INSTRUCTIONS TO FOLLOW: Copy out the material below word for word, leaving out the pictures.

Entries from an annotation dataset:

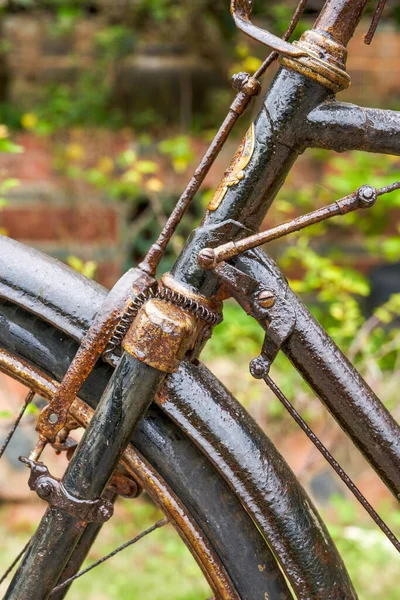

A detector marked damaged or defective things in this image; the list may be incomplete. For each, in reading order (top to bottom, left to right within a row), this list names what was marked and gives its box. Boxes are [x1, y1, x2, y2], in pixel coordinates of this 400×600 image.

rusty bolt [197, 246, 216, 270]
rusty bolt [260, 290, 276, 310]
rusty bolt [36, 480, 53, 500]
rusty metal bracket [20, 458, 114, 524]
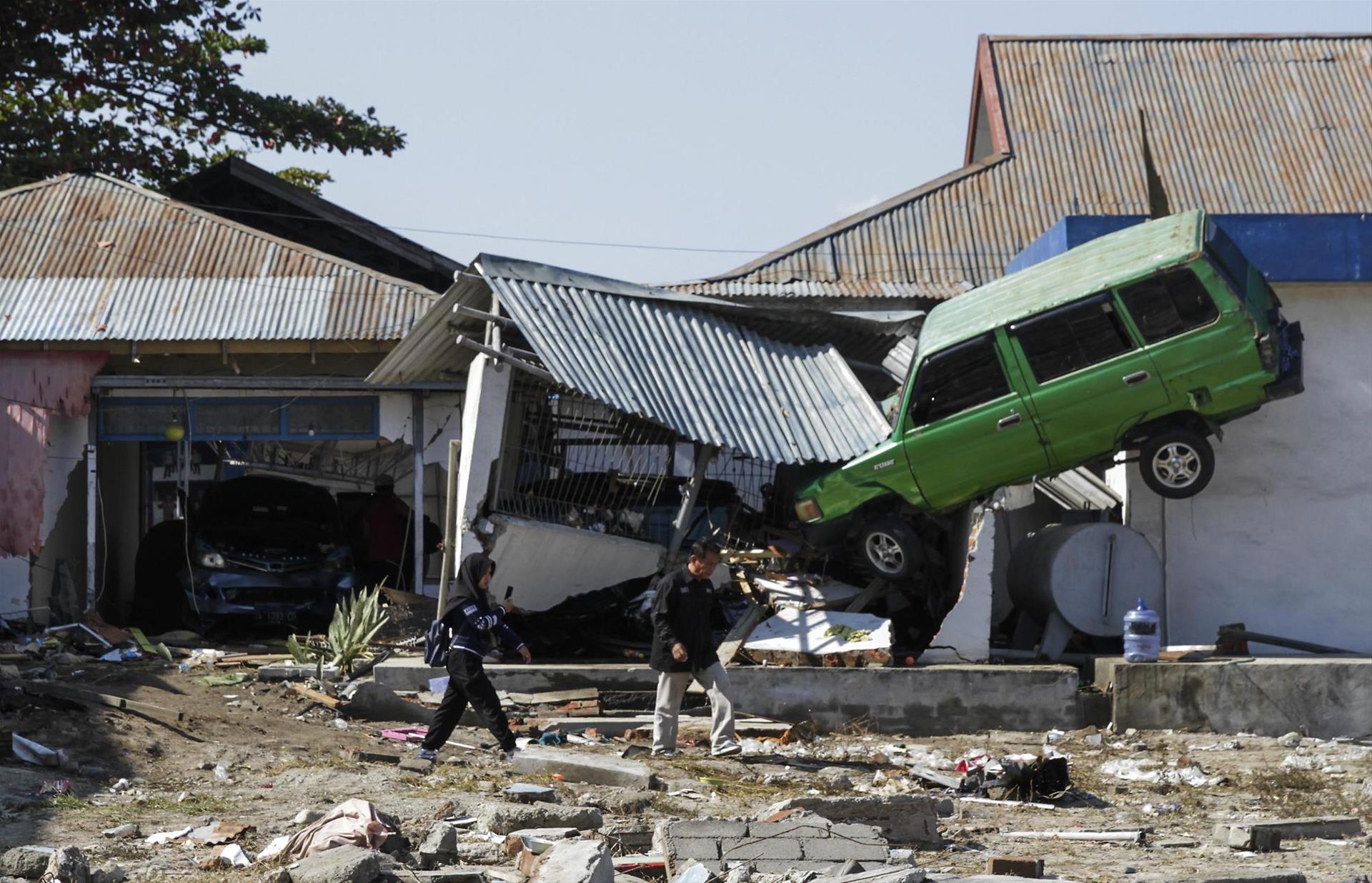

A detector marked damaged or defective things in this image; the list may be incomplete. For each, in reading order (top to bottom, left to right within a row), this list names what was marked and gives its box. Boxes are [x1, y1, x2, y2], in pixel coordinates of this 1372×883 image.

overturned green suv [795, 210, 1298, 581]
damaged white wall [1126, 282, 1372, 655]
torn clothing [440, 555, 526, 658]
torn clothing [652, 569, 717, 672]
broken concrete [509, 744, 655, 784]
broken concrete [474, 801, 603, 835]
broken concrete [760, 795, 943, 841]
broken concrete [284, 841, 380, 881]
broken concrete [529, 841, 609, 881]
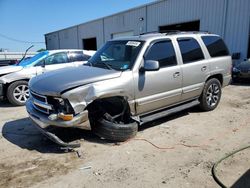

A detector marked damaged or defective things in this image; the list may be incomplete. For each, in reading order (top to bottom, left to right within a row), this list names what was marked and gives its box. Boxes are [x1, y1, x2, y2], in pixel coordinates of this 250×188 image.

damaged front bumper [25, 99, 89, 148]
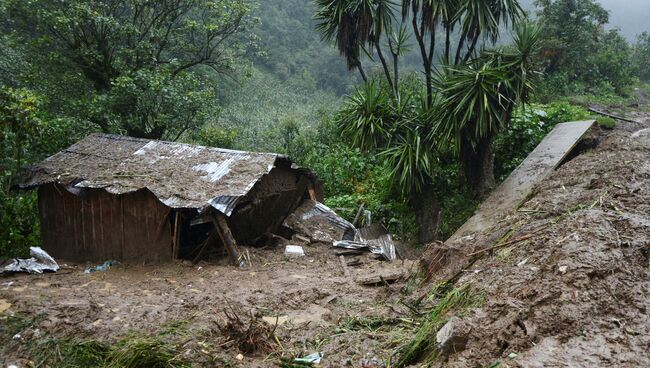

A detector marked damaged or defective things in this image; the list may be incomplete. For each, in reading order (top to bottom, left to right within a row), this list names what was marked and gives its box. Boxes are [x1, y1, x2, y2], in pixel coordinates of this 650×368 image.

TASK SOLUTION:
A detector marked damaged or defective things in this image; the list may be incomplete. For each, in reading order (top to bottom, left to right within a row), this list names what was marked and gives its box. Boxes are [x1, y1, x2, y2], in pixel coordinates of this 400×600 image.

rusty bolt [197, 246, 216, 270]
rusty bolt [260, 290, 276, 310]
rusty bolt [36, 480, 53, 500]
rusty metal bracket [20, 458, 114, 524]

A detector marked damaged or defective things in this image; the list may be incomplete. For each, in reading order (top to bottom, left to right within a row), this list names what was marked and gives its box. Boxes are [x1, y1, x2, y2], in pixel coordinates of this 1372×883 image.

overturned green suv [795, 210, 1298, 581]
damaged white wall [1126, 282, 1372, 655]
torn clothing [440, 555, 526, 658]
torn clothing [652, 569, 717, 672]
broken concrete [509, 744, 655, 784]
broken concrete [474, 801, 603, 835]
broken concrete [760, 795, 943, 841]
broken concrete [284, 841, 380, 881]
broken concrete [529, 841, 609, 881]

A detector marked damaged or defective things in this image; the list may be incomplete. For each, in reading order (top to bottom, left to right within a row), this list names what was marked and gives its box. Boxes are [x1, y1, x2, y2], in pixel coordinates of this 250×188 image.

damaged front bumper [25, 99, 89, 148]

A detector marked damaged or defective things in this image; the list may be incomplete. For each, in reading order (top to bottom, left to right within a row), this list names what was marked and gives its box. Boxes are [x1, y1, x2, y2], in pixel coordinates of this 650×368 image.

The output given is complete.